Materials and Methods
Eleven breast cancer patients receiving neoadjuvant chemotherapy were included in this single-institution study. Treatment regimens were docetaxel, carboplatin, trastuzumab, and pertuzumab (n = 5); pembrolizumab-based immunotherapy (n = 5); and doxorubicin, cyclophosphamide, and paclitaxel (n = 1). Following therapy, breast tissue, skin, and stool samples were collected for microbiome analysis. Breast tissue 16S rRNA sequencing data were cross-referenced with skin microbiome data to exclude potential contaminants, removing taxa with >0.01% average skin abundance and ≥10% positivity. Whole-genome shotgun analysis excluded 295 taxonomic members, and microbial profiles were re-normalized to calculate the mean relative abundance.
Results
Six patients (55%) achieved pCR following neoadjuvant chemotherapy. Breast tissue microbiome analysis revealed no significant differences between patients with and without pCR. However, stool microbiome composition differed between these groups.
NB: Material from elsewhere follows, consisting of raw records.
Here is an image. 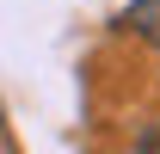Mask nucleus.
Listing matches in <instances>:
<instances>
[{
    "instance_id": "f257e3e1",
    "label": "nucleus",
    "mask_w": 160,
    "mask_h": 154,
    "mask_svg": "<svg viewBox=\"0 0 160 154\" xmlns=\"http://www.w3.org/2000/svg\"><path fill=\"white\" fill-rule=\"evenodd\" d=\"M123 31H136L142 43H154V49H160V0H136V6L123 13Z\"/></svg>"
}]
</instances>
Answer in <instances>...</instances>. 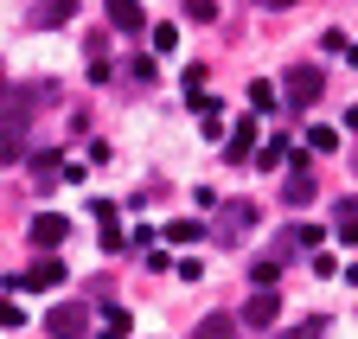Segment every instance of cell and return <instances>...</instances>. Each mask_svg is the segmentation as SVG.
Returning a JSON list of instances; mask_svg holds the SVG:
<instances>
[{
	"label": "cell",
	"mask_w": 358,
	"mask_h": 339,
	"mask_svg": "<svg viewBox=\"0 0 358 339\" xmlns=\"http://www.w3.org/2000/svg\"><path fill=\"white\" fill-rule=\"evenodd\" d=\"M320 90H327V71H320V64H294V71L282 77V109H313V103H320Z\"/></svg>",
	"instance_id": "obj_1"
},
{
	"label": "cell",
	"mask_w": 358,
	"mask_h": 339,
	"mask_svg": "<svg viewBox=\"0 0 358 339\" xmlns=\"http://www.w3.org/2000/svg\"><path fill=\"white\" fill-rule=\"evenodd\" d=\"M45 96H52L45 83H38V90H20V83H0V129H20V135H26V122H32V109H38Z\"/></svg>",
	"instance_id": "obj_2"
},
{
	"label": "cell",
	"mask_w": 358,
	"mask_h": 339,
	"mask_svg": "<svg viewBox=\"0 0 358 339\" xmlns=\"http://www.w3.org/2000/svg\"><path fill=\"white\" fill-rule=\"evenodd\" d=\"M83 326H90L83 301H58L52 314H45V333H52V339H83Z\"/></svg>",
	"instance_id": "obj_3"
},
{
	"label": "cell",
	"mask_w": 358,
	"mask_h": 339,
	"mask_svg": "<svg viewBox=\"0 0 358 339\" xmlns=\"http://www.w3.org/2000/svg\"><path fill=\"white\" fill-rule=\"evenodd\" d=\"M282 199H288L294 211L320 199V180H313V173H307V160H294V154H288V180H282Z\"/></svg>",
	"instance_id": "obj_4"
},
{
	"label": "cell",
	"mask_w": 358,
	"mask_h": 339,
	"mask_svg": "<svg viewBox=\"0 0 358 339\" xmlns=\"http://www.w3.org/2000/svg\"><path fill=\"white\" fill-rule=\"evenodd\" d=\"M275 314H282V294L275 288H256L250 301H243V314H237V326H275Z\"/></svg>",
	"instance_id": "obj_5"
},
{
	"label": "cell",
	"mask_w": 358,
	"mask_h": 339,
	"mask_svg": "<svg viewBox=\"0 0 358 339\" xmlns=\"http://www.w3.org/2000/svg\"><path fill=\"white\" fill-rule=\"evenodd\" d=\"M38 250H58L64 237H71V218H64V211H38V218H32V231H26Z\"/></svg>",
	"instance_id": "obj_6"
},
{
	"label": "cell",
	"mask_w": 358,
	"mask_h": 339,
	"mask_svg": "<svg viewBox=\"0 0 358 339\" xmlns=\"http://www.w3.org/2000/svg\"><path fill=\"white\" fill-rule=\"evenodd\" d=\"M58 282H64V263H58V257H38V263H32V269H26L13 288H26V294H45V288H58Z\"/></svg>",
	"instance_id": "obj_7"
},
{
	"label": "cell",
	"mask_w": 358,
	"mask_h": 339,
	"mask_svg": "<svg viewBox=\"0 0 358 339\" xmlns=\"http://www.w3.org/2000/svg\"><path fill=\"white\" fill-rule=\"evenodd\" d=\"M109 26H115V32H128V38H141V32H148L141 0H109Z\"/></svg>",
	"instance_id": "obj_8"
},
{
	"label": "cell",
	"mask_w": 358,
	"mask_h": 339,
	"mask_svg": "<svg viewBox=\"0 0 358 339\" xmlns=\"http://www.w3.org/2000/svg\"><path fill=\"white\" fill-rule=\"evenodd\" d=\"M250 224H256V211H250V205H224V211H217V237H224V243L250 237Z\"/></svg>",
	"instance_id": "obj_9"
},
{
	"label": "cell",
	"mask_w": 358,
	"mask_h": 339,
	"mask_svg": "<svg viewBox=\"0 0 358 339\" xmlns=\"http://www.w3.org/2000/svg\"><path fill=\"white\" fill-rule=\"evenodd\" d=\"M313 243H327V231H313V224H288V231H282V257H307Z\"/></svg>",
	"instance_id": "obj_10"
},
{
	"label": "cell",
	"mask_w": 358,
	"mask_h": 339,
	"mask_svg": "<svg viewBox=\"0 0 358 339\" xmlns=\"http://www.w3.org/2000/svg\"><path fill=\"white\" fill-rule=\"evenodd\" d=\"M224 154H231V160H256V115H243L237 129H231V141H224Z\"/></svg>",
	"instance_id": "obj_11"
},
{
	"label": "cell",
	"mask_w": 358,
	"mask_h": 339,
	"mask_svg": "<svg viewBox=\"0 0 358 339\" xmlns=\"http://www.w3.org/2000/svg\"><path fill=\"white\" fill-rule=\"evenodd\" d=\"M90 211H96V224H103V250H128V237H122V224H115V199H96Z\"/></svg>",
	"instance_id": "obj_12"
},
{
	"label": "cell",
	"mask_w": 358,
	"mask_h": 339,
	"mask_svg": "<svg viewBox=\"0 0 358 339\" xmlns=\"http://www.w3.org/2000/svg\"><path fill=\"white\" fill-rule=\"evenodd\" d=\"M192 339H243V326H237L231 314H205V320L192 326Z\"/></svg>",
	"instance_id": "obj_13"
},
{
	"label": "cell",
	"mask_w": 358,
	"mask_h": 339,
	"mask_svg": "<svg viewBox=\"0 0 358 339\" xmlns=\"http://www.w3.org/2000/svg\"><path fill=\"white\" fill-rule=\"evenodd\" d=\"M77 13V0H38V7H32V26H64Z\"/></svg>",
	"instance_id": "obj_14"
},
{
	"label": "cell",
	"mask_w": 358,
	"mask_h": 339,
	"mask_svg": "<svg viewBox=\"0 0 358 339\" xmlns=\"http://www.w3.org/2000/svg\"><path fill=\"white\" fill-rule=\"evenodd\" d=\"M250 109L256 115H275L282 109V90H275V83H250Z\"/></svg>",
	"instance_id": "obj_15"
},
{
	"label": "cell",
	"mask_w": 358,
	"mask_h": 339,
	"mask_svg": "<svg viewBox=\"0 0 358 339\" xmlns=\"http://www.w3.org/2000/svg\"><path fill=\"white\" fill-rule=\"evenodd\" d=\"M13 160H26V135L20 129H0V166H13Z\"/></svg>",
	"instance_id": "obj_16"
},
{
	"label": "cell",
	"mask_w": 358,
	"mask_h": 339,
	"mask_svg": "<svg viewBox=\"0 0 358 339\" xmlns=\"http://www.w3.org/2000/svg\"><path fill=\"white\" fill-rule=\"evenodd\" d=\"M205 237V224H192V218H173L166 224V243H199Z\"/></svg>",
	"instance_id": "obj_17"
},
{
	"label": "cell",
	"mask_w": 358,
	"mask_h": 339,
	"mask_svg": "<svg viewBox=\"0 0 358 339\" xmlns=\"http://www.w3.org/2000/svg\"><path fill=\"white\" fill-rule=\"evenodd\" d=\"M256 166H262V173H275V166H288V141H275V147H256Z\"/></svg>",
	"instance_id": "obj_18"
},
{
	"label": "cell",
	"mask_w": 358,
	"mask_h": 339,
	"mask_svg": "<svg viewBox=\"0 0 358 339\" xmlns=\"http://www.w3.org/2000/svg\"><path fill=\"white\" fill-rule=\"evenodd\" d=\"M103 333H115V339L128 333V308H122V301H109V308H103Z\"/></svg>",
	"instance_id": "obj_19"
},
{
	"label": "cell",
	"mask_w": 358,
	"mask_h": 339,
	"mask_svg": "<svg viewBox=\"0 0 358 339\" xmlns=\"http://www.w3.org/2000/svg\"><path fill=\"white\" fill-rule=\"evenodd\" d=\"M275 275H282V257H262L256 263V288H275Z\"/></svg>",
	"instance_id": "obj_20"
},
{
	"label": "cell",
	"mask_w": 358,
	"mask_h": 339,
	"mask_svg": "<svg viewBox=\"0 0 358 339\" xmlns=\"http://www.w3.org/2000/svg\"><path fill=\"white\" fill-rule=\"evenodd\" d=\"M0 326H26V308H20V301H7V294H0Z\"/></svg>",
	"instance_id": "obj_21"
},
{
	"label": "cell",
	"mask_w": 358,
	"mask_h": 339,
	"mask_svg": "<svg viewBox=\"0 0 358 339\" xmlns=\"http://www.w3.org/2000/svg\"><path fill=\"white\" fill-rule=\"evenodd\" d=\"M148 38H154V52H173V45H179V26H154Z\"/></svg>",
	"instance_id": "obj_22"
},
{
	"label": "cell",
	"mask_w": 358,
	"mask_h": 339,
	"mask_svg": "<svg viewBox=\"0 0 358 339\" xmlns=\"http://www.w3.org/2000/svg\"><path fill=\"white\" fill-rule=\"evenodd\" d=\"M333 141H339L333 129H307V147H313V154H333Z\"/></svg>",
	"instance_id": "obj_23"
},
{
	"label": "cell",
	"mask_w": 358,
	"mask_h": 339,
	"mask_svg": "<svg viewBox=\"0 0 358 339\" xmlns=\"http://www.w3.org/2000/svg\"><path fill=\"white\" fill-rule=\"evenodd\" d=\"M128 77L134 83H154V58H128Z\"/></svg>",
	"instance_id": "obj_24"
},
{
	"label": "cell",
	"mask_w": 358,
	"mask_h": 339,
	"mask_svg": "<svg viewBox=\"0 0 358 339\" xmlns=\"http://www.w3.org/2000/svg\"><path fill=\"white\" fill-rule=\"evenodd\" d=\"M327 333V320H307V326H294V333H282V339H320Z\"/></svg>",
	"instance_id": "obj_25"
},
{
	"label": "cell",
	"mask_w": 358,
	"mask_h": 339,
	"mask_svg": "<svg viewBox=\"0 0 358 339\" xmlns=\"http://www.w3.org/2000/svg\"><path fill=\"white\" fill-rule=\"evenodd\" d=\"M256 7H294V0H256Z\"/></svg>",
	"instance_id": "obj_26"
},
{
	"label": "cell",
	"mask_w": 358,
	"mask_h": 339,
	"mask_svg": "<svg viewBox=\"0 0 358 339\" xmlns=\"http://www.w3.org/2000/svg\"><path fill=\"white\" fill-rule=\"evenodd\" d=\"M96 339H115V333H96Z\"/></svg>",
	"instance_id": "obj_27"
},
{
	"label": "cell",
	"mask_w": 358,
	"mask_h": 339,
	"mask_svg": "<svg viewBox=\"0 0 358 339\" xmlns=\"http://www.w3.org/2000/svg\"><path fill=\"white\" fill-rule=\"evenodd\" d=\"M352 166H358V147H352Z\"/></svg>",
	"instance_id": "obj_28"
}]
</instances>
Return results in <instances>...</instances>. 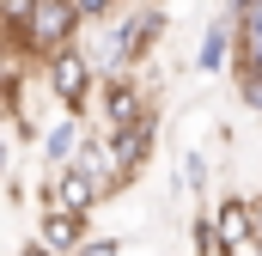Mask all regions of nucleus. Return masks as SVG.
<instances>
[{
	"mask_svg": "<svg viewBox=\"0 0 262 256\" xmlns=\"http://www.w3.org/2000/svg\"><path fill=\"white\" fill-rule=\"evenodd\" d=\"M37 238H43L55 256H73L79 244H85V220L67 214V207H37Z\"/></svg>",
	"mask_w": 262,
	"mask_h": 256,
	"instance_id": "11",
	"label": "nucleus"
},
{
	"mask_svg": "<svg viewBox=\"0 0 262 256\" xmlns=\"http://www.w3.org/2000/svg\"><path fill=\"white\" fill-rule=\"evenodd\" d=\"M79 25H85V18H79V0H43L37 18H31V31H25V37H6V49H12L18 61L43 67L55 49H73V43H79Z\"/></svg>",
	"mask_w": 262,
	"mask_h": 256,
	"instance_id": "3",
	"label": "nucleus"
},
{
	"mask_svg": "<svg viewBox=\"0 0 262 256\" xmlns=\"http://www.w3.org/2000/svg\"><path fill=\"white\" fill-rule=\"evenodd\" d=\"M73 256H122V244H116V238H85Z\"/></svg>",
	"mask_w": 262,
	"mask_h": 256,
	"instance_id": "16",
	"label": "nucleus"
},
{
	"mask_svg": "<svg viewBox=\"0 0 262 256\" xmlns=\"http://www.w3.org/2000/svg\"><path fill=\"white\" fill-rule=\"evenodd\" d=\"M238 61V18L220 6V18L201 31V49H195V73H232Z\"/></svg>",
	"mask_w": 262,
	"mask_h": 256,
	"instance_id": "8",
	"label": "nucleus"
},
{
	"mask_svg": "<svg viewBox=\"0 0 262 256\" xmlns=\"http://www.w3.org/2000/svg\"><path fill=\"white\" fill-rule=\"evenodd\" d=\"M238 18V61H232V79H238V98L244 110L262 116V0H244V6H226Z\"/></svg>",
	"mask_w": 262,
	"mask_h": 256,
	"instance_id": "4",
	"label": "nucleus"
},
{
	"mask_svg": "<svg viewBox=\"0 0 262 256\" xmlns=\"http://www.w3.org/2000/svg\"><path fill=\"white\" fill-rule=\"evenodd\" d=\"M256 226H262V195H256Z\"/></svg>",
	"mask_w": 262,
	"mask_h": 256,
	"instance_id": "18",
	"label": "nucleus"
},
{
	"mask_svg": "<svg viewBox=\"0 0 262 256\" xmlns=\"http://www.w3.org/2000/svg\"><path fill=\"white\" fill-rule=\"evenodd\" d=\"M18 256H55V250H49L43 238H31V244H25V250H18Z\"/></svg>",
	"mask_w": 262,
	"mask_h": 256,
	"instance_id": "17",
	"label": "nucleus"
},
{
	"mask_svg": "<svg viewBox=\"0 0 262 256\" xmlns=\"http://www.w3.org/2000/svg\"><path fill=\"white\" fill-rule=\"evenodd\" d=\"M159 6H165V0H159Z\"/></svg>",
	"mask_w": 262,
	"mask_h": 256,
	"instance_id": "20",
	"label": "nucleus"
},
{
	"mask_svg": "<svg viewBox=\"0 0 262 256\" xmlns=\"http://www.w3.org/2000/svg\"><path fill=\"white\" fill-rule=\"evenodd\" d=\"M43 73V86H49V98L61 104V116H92V104H98V55L85 49V43H73V49H55L49 61L37 67Z\"/></svg>",
	"mask_w": 262,
	"mask_h": 256,
	"instance_id": "2",
	"label": "nucleus"
},
{
	"mask_svg": "<svg viewBox=\"0 0 262 256\" xmlns=\"http://www.w3.org/2000/svg\"><path fill=\"white\" fill-rule=\"evenodd\" d=\"M98 122H104V134L152 122V98H146V86L134 73H104V86H98Z\"/></svg>",
	"mask_w": 262,
	"mask_h": 256,
	"instance_id": "5",
	"label": "nucleus"
},
{
	"mask_svg": "<svg viewBox=\"0 0 262 256\" xmlns=\"http://www.w3.org/2000/svg\"><path fill=\"white\" fill-rule=\"evenodd\" d=\"M110 195H104V183L92 177V171H79V165H67V171H49L43 177V207H67V214H92V207H104Z\"/></svg>",
	"mask_w": 262,
	"mask_h": 256,
	"instance_id": "7",
	"label": "nucleus"
},
{
	"mask_svg": "<svg viewBox=\"0 0 262 256\" xmlns=\"http://www.w3.org/2000/svg\"><path fill=\"white\" fill-rule=\"evenodd\" d=\"M152 140H159V122H134L122 134H110V153H116V171H122V189L152 165Z\"/></svg>",
	"mask_w": 262,
	"mask_h": 256,
	"instance_id": "9",
	"label": "nucleus"
},
{
	"mask_svg": "<svg viewBox=\"0 0 262 256\" xmlns=\"http://www.w3.org/2000/svg\"><path fill=\"white\" fill-rule=\"evenodd\" d=\"M189 244H195V256H226V250H220V226H213V214H195Z\"/></svg>",
	"mask_w": 262,
	"mask_h": 256,
	"instance_id": "13",
	"label": "nucleus"
},
{
	"mask_svg": "<svg viewBox=\"0 0 262 256\" xmlns=\"http://www.w3.org/2000/svg\"><path fill=\"white\" fill-rule=\"evenodd\" d=\"M79 18L85 25H116L122 18V0H79Z\"/></svg>",
	"mask_w": 262,
	"mask_h": 256,
	"instance_id": "14",
	"label": "nucleus"
},
{
	"mask_svg": "<svg viewBox=\"0 0 262 256\" xmlns=\"http://www.w3.org/2000/svg\"><path fill=\"white\" fill-rule=\"evenodd\" d=\"M226 6H244V0H226Z\"/></svg>",
	"mask_w": 262,
	"mask_h": 256,
	"instance_id": "19",
	"label": "nucleus"
},
{
	"mask_svg": "<svg viewBox=\"0 0 262 256\" xmlns=\"http://www.w3.org/2000/svg\"><path fill=\"white\" fill-rule=\"evenodd\" d=\"M213 226H220V250H226V256H262L256 201H244V195H220V201H213Z\"/></svg>",
	"mask_w": 262,
	"mask_h": 256,
	"instance_id": "6",
	"label": "nucleus"
},
{
	"mask_svg": "<svg viewBox=\"0 0 262 256\" xmlns=\"http://www.w3.org/2000/svg\"><path fill=\"white\" fill-rule=\"evenodd\" d=\"M159 37H165V6H159V0H146V6H128V12L110 25L104 49H92V55H98L104 73H134V67L159 49Z\"/></svg>",
	"mask_w": 262,
	"mask_h": 256,
	"instance_id": "1",
	"label": "nucleus"
},
{
	"mask_svg": "<svg viewBox=\"0 0 262 256\" xmlns=\"http://www.w3.org/2000/svg\"><path fill=\"white\" fill-rule=\"evenodd\" d=\"M85 134H92V128H85V116H61V122H49V128H43V140H37V146H43V165L67 171V165L79 159Z\"/></svg>",
	"mask_w": 262,
	"mask_h": 256,
	"instance_id": "10",
	"label": "nucleus"
},
{
	"mask_svg": "<svg viewBox=\"0 0 262 256\" xmlns=\"http://www.w3.org/2000/svg\"><path fill=\"white\" fill-rule=\"evenodd\" d=\"M183 183H189V189H207V159H201V153H195V146H189V153H183Z\"/></svg>",
	"mask_w": 262,
	"mask_h": 256,
	"instance_id": "15",
	"label": "nucleus"
},
{
	"mask_svg": "<svg viewBox=\"0 0 262 256\" xmlns=\"http://www.w3.org/2000/svg\"><path fill=\"white\" fill-rule=\"evenodd\" d=\"M37 6H43V0H0L6 37H25V31H31V18H37Z\"/></svg>",
	"mask_w": 262,
	"mask_h": 256,
	"instance_id": "12",
	"label": "nucleus"
}]
</instances>
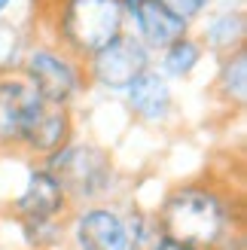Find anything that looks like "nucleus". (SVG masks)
<instances>
[{
    "label": "nucleus",
    "mask_w": 247,
    "mask_h": 250,
    "mask_svg": "<svg viewBox=\"0 0 247 250\" xmlns=\"http://www.w3.org/2000/svg\"><path fill=\"white\" fill-rule=\"evenodd\" d=\"M125 0H58L52 19L55 46L85 64L125 34Z\"/></svg>",
    "instance_id": "obj_2"
},
{
    "label": "nucleus",
    "mask_w": 247,
    "mask_h": 250,
    "mask_svg": "<svg viewBox=\"0 0 247 250\" xmlns=\"http://www.w3.org/2000/svg\"><path fill=\"white\" fill-rule=\"evenodd\" d=\"M21 77L34 85V92L43 101L70 107V101L85 85V67L82 61H77L58 46H34L24 58Z\"/></svg>",
    "instance_id": "obj_5"
},
{
    "label": "nucleus",
    "mask_w": 247,
    "mask_h": 250,
    "mask_svg": "<svg viewBox=\"0 0 247 250\" xmlns=\"http://www.w3.org/2000/svg\"><path fill=\"white\" fill-rule=\"evenodd\" d=\"M156 235L199 250H223L232 238V205L207 183H186L165 195L156 214Z\"/></svg>",
    "instance_id": "obj_1"
},
{
    "label": "nucleus",
    "mask_w": 247,
    "mask_h": 250,
    "mask_svg": "<svg viewBox=\"0 0 247 250\" xmlns=\"http://www.w3.org/2000/svg\"><path fill=\"white\" fill-rule=\"evenodd\" d=\"M244 34H247V16L241 6H235V9H223L207 19L199 43L217 55H229V52L244 49Z\"/></svg>",
    "instance_id": "obj_12"
},
{
    "label": "nucleus",
    "mask_w": 247,
    "mask_h": 250,
    "mask_svg": "<svg viewBox=\"0 0 247 250\" xmlns=\"http://www.w3.org/2000/svg\"><path fill=\"white\" fill-rule=\"evenodd\" d=\"M43 98L24 77H0V146H21V137Z\"/></svg>",
    "instance_id": "obj_8"
},
{
    "label": "nucleus",
    "mask_w": 247,
    "mask_h": 250,
    "mask_svg": "<svg viewBox=\"0 0 247 250\" xmlns=\"http://www.w3.org/2000/svg\"><path fill=\"white\" fill-rule=\"evenodd\" d=\"M82 67L95 85L107 92H125L144 70L153 67V52L134 34H122L101 52H95Z\"/></svg>",
    "instance_id": "obj_6"
},
{
    "label": "nucleus",
    "mask_w": 247,
    "mask_h": 250,
    "mask_svg": "<svg viewBox=\"0 0 247 250\" xmlns=\"http://www.w3.org/2000/svg\"><path fill=\"white\" fill-rule=\"evenodd\" d=\"M125 101H128V110L141 122H150V125H159L171 116L174 110V95H171V83L159 73L156 67L144 70L138 80H134L128 89H125Z\"/></svg>",
    "instance_id": "obj_11"
},
{
    "label": "nucleus",
    "mask_w": 247,
    "mask_h": 250,
    "mask_svg": "<svg viewBox=\"0 0 247 250\" xmlns=\"http://www.w3.org/2000/svg\"><path fill=\"white\" fill-rule=\"evenodd\" d=\"M67 202L70 198L64 195L61 183L52 177V171L34 168L28 174V180H24V189L19 192L12 210H16L24 235L40 247V244H49L52 238H58V232H61L58 220L64 217Z\"/></svg>",
    "instance_id": "obj_4"
},
{
    "label": "nucleus",
    "mask_w": 247,
    "mask_h": 250,
    "mask_svg": "<svg viewBox=\"0 0 247 250\" xmlns=\"http://www.w3.org/2000/svg\"><path fill=\"white\" fill-rule=\"evenodd\" d=\"M9 3H12V0H0V12H3V9H6Z\"/></svg>",
    "instance_id": "obj_17"
},
{
    "label": "nucleus",
    "mask_w": 247,
    "mask_h": 250,
    "mask_svg": "<svg viewBox=\"0 0 247 250\" xmlns=\"http://www.w3.org/2000/svg\"><path fill=\"white\" fill-rule=\"evenodd\" d=\"M77 250H134L128 220L113 208H82L70 223Z\"/></svg>",
    "instance_id": "obj_7"
},
{
    "label": "nucleus",
    "mask_w": 247,
    "mask_h": 250,
    "mask_svg": "<svg viewBox=\"0 0 247 250\" xmlns=\"http://www.w3.org/2000/svg\"><path fill=\"white\" fill-rule=\"evenodd\" d=\"M128 19L138 28V40L150 49V52H162L171 43H177L180 37L189 34V21H183L171 9H165L159 0H134L125 6Z\"/></svg>",
    "instance_id": "obj_9"
},
{
    "label": "nucleus",
    "mask_w": 247,
    "mask_h": 250,
    "mask_svg": "<svg viewBox=\"0 0 247 250\" xmlns=\"http://www.w3.org/2000/svg\"><path fill=\"white\" fill-rule=\"evenodd\" d=\"M165 9H171L174 16H180L183 21H195V19H202L207 6H211V0H159Z\"/></svg>",
    "instance_id": "obj_15"
},
{
    "label": "nucleus",
    "mask_w": 247,
    "mask_h": 250,
    "mask_svg": "<svg viewBox=\"0 0 247 250\" xmlns=\"http://www.w3.org/2000/svg\"><path fill=\"white\" fill-rule=\"evenodd\" d=\"M205 58V46L195 40V37H180L177 43H171L168 49H162V61H159V73L165 80H186L189 73L202 64Z\"/></svg>",
    "instance_id": "obj_13"
},
{
    "label": "nucleus",
    "mask_w": 247,
    "mask_h": 250,
    "mask_svg": "<svg viewBox=\"0 0 247 250\" xmlns=\"http://www.w3.org/2000/svg\"><path fill=\"white\" fill-rule=\"evenodd\" d=\"M146 250H199V247H189L183 241H174V238H165V235H156V238L150 241V247Z\"/></svg>",
    "instance_id": "obj_16"
},
{
    "label": "nucleus",
    "mask_w": 247,
    "mask_h": 250,
    "mask_svg": "<svg viewBox=\"0 0 247 250\" xmlns=\"http://www.w3.org/2000/svg\"><path fill=\"white\" fill-rule=\"evenodd\" d=\"M70 134H73L70 107L43 101L37 107V113H34V119L28 125V131H24V137H21V149L49 159L64 144H70Z\"/></svg>",
    "instance_id": "obj_10"
},
{
    "label": "nucleus",
    "mask_w": 247,
    "mask_h": 250,
    "mask_svg": "<svg viewBox=\"0 0 247 250\" xmlns=\"http://www.w3.org/2000/svg\"><path fill=\"white\" fill-rule=\"evenodd\" d=\"M217 85H220V92H223L226 101L244 104V98H247V52H244V49L223 55Z\"/></svg>",
    "instance_id": "obj_14"
},
{
    "label": "nucleus",
    "mask_w": 247,
    "mask_h": 250,
    "mask_svg": "<svg viewBox=\"0 0 247 250\" xmlns=\"http://www.w3.org/2000/svg\"><path fill=\"white\" fill-rule=\"evenodd\" d=\"M46 171L61 183L70 202H92L104 195L113 183V162L95 144H64L46 159Z\"/></svg>",
    "instance_id": "obj_3"
}]
</instances>
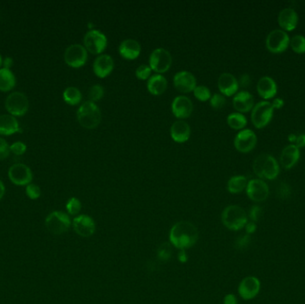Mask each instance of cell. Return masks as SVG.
I'll use <instances>...</instances> for the list:
<instances>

Patients without pCR exhibited elevated levels of Eubacterium (0.85 vs 0.39; P <.01), Bilophila wadsworthia (0.19 vs 0.05; P = .01), Alistipes shahii (1.65 vs 0.37; P = .01), and Dorea (0.42 vs 0.21; P = .02) compared with those with pCR. Conversely, patients achieving pCR had higher levels of Clostridiales (0.84 vs 1.83; P = .02), suggesting a potential correlation between the presence of specific bacterial taxa and therapeutic response.
Conclusion
This study highlights significant associations between stool microbiome composition and pCR in breast cancer patients undergoing neoadjuvant chemotherapy. Clostridiales, in particular, may enhance chemotherapy effectiveness through immune modulation and production of lithocholic acid, an antitumor metabolite. While limited by sample size, these findings suggest the need for larger studies to explore how gut microbiota influence treatment outcomes, potentially offering new strategies to optimize therapy.